LAPD unit disproportionately stopped black drivers, data show
To combat a surge in violent crime, the Los Angeles Police Department doubled the size of its Metropolitan Division in 2015, creating special units to swarm crime hot spots.
Metro officers in unmarked dark-gray SUVs began pulling over drivers to search cars for guns or drugs. By 2018, the number of cars stopped by Metro was nearly 14 times higher than before the expansion.
The effectiveness of the strategy is hard to assess. Crime continued to rise for several years before falling in 2018.
But it has caused a shift that some consider alarming: Metro officers stop black drivers at a rate more than five times their share of the city's population, according to a Los Angeles Times analysis.
Nearly half the drivers stopped by Metro are black, which has helped drive up the share of black people stopped by the LAPD overall from 21 percent to 28 percent since the Metro expansion, in a city that is 9 percent black, according to the analysis.
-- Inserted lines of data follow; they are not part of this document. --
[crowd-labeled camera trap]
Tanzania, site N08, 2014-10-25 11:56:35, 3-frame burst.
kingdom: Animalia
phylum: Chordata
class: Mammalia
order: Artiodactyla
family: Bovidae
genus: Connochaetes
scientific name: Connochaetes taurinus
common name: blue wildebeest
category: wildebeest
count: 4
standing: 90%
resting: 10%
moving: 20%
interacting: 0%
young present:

Metro makes most of its vehicle stops in South Los Angeles, which is almost one-third black. But even there, the percentage of black drivers stopped by Metro is twice their share of the population, the analysis found.
The data analyzed do not show why individual officers pulled over drivers. They do not contain information about whether drivers were searched, ticketed or arrested after the stops. Nor can the data prove that Metro officers are engaged in racial profiling.